IRS Reopens System to Obtain Forgotten IP PIN Online

In March the IRS shut down the online system to retrieve an IP PIN, a development we noted at that time (see this article).  The IRS has now opened the site back up with what the agency claims are more stringent authentication requirements for taxpayers that should make it more difficult to fraudulently obtain such IP PINs.

The system is using the same more stringent authentication requirements that it required when it reopened the program to get a transcript online, a development we discussed in this article.

The notice describes what taxpayers who are trying to retrieve an IP PIN online will now need to possess:

Taxpayers must verify their identities using a more rigorous Secure Access process that requires them to have immediate access to an email address, account information from a credit card or other loans types and a text-enabled mobile phone. New and returning users must follow the Secure Access steps outlined in Fact Sheet 2016-20, How to Register for Get Transcript Online Using New Authentication Process.

Note that the mobile phone in question, under the transcript program, was required to be a phone on a post-paid plan, and not a prepaid phone plan. The latter type of plan is the only one generally offered by entities that resell access to cellular towers (“mobile virtual network operators”), including such entities that are controlled by larger post-paid services.
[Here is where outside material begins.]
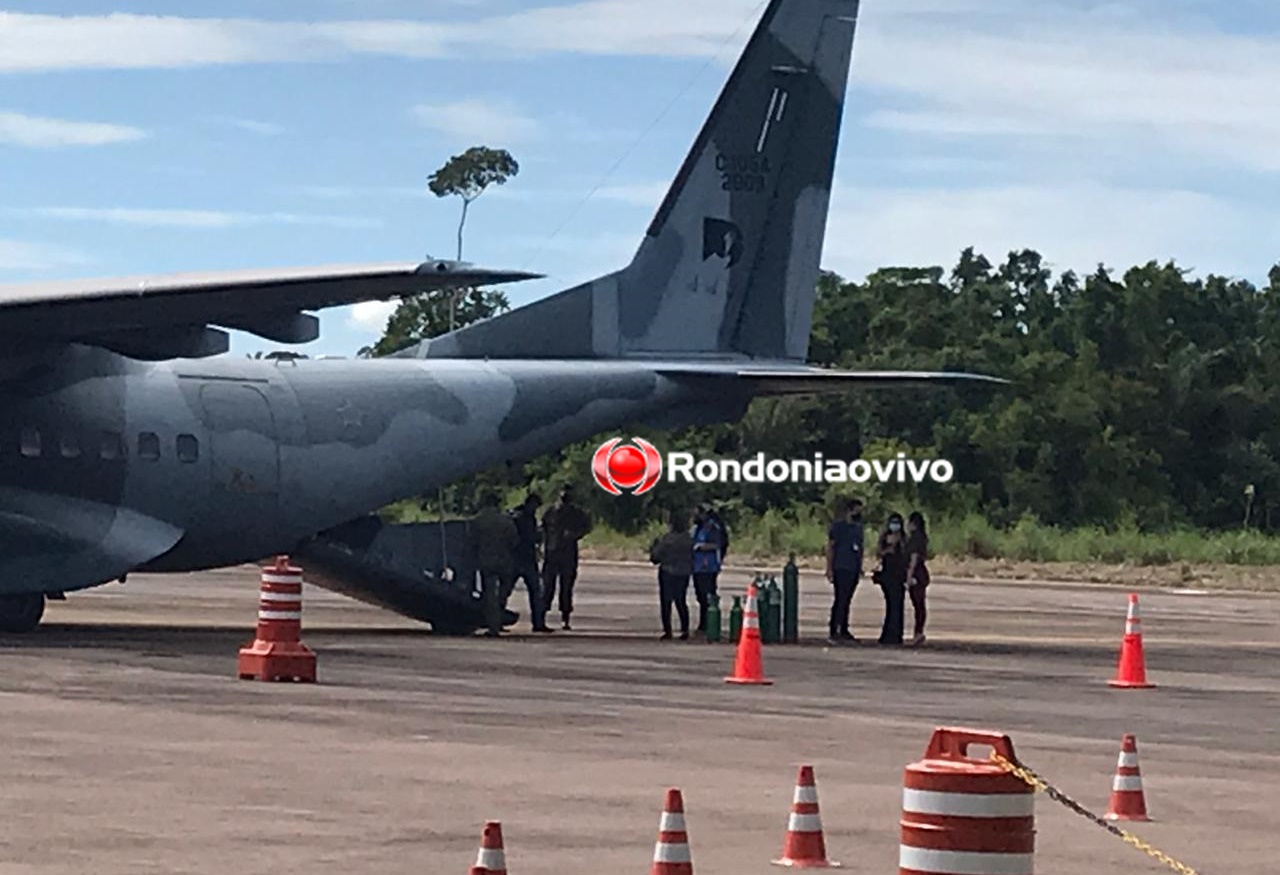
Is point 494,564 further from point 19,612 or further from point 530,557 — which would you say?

Prepaid operators generally do not run credit checks on their customers and the IRS appears to have determined that it would be possible for those perpetrating the frauds to obtain phones in the names of the intended victims.

The downside, of course, is that identity theft victims that are using MVNO services (such as Google’s Project Fi or Cricket) will not be able to use the IP PIN online retrieval system. As well, it is reasonable to expect that many taxpayers will be unable to provide the information requested to prove their identity. Thus advisers should remind clients who receive an IP PIN or who are likely to receive them (having been tax ID theft victims) that they need to be sure to retain the IP PIN mailed to them, as if they lose it the processing of their next tax return may be delayed significantly.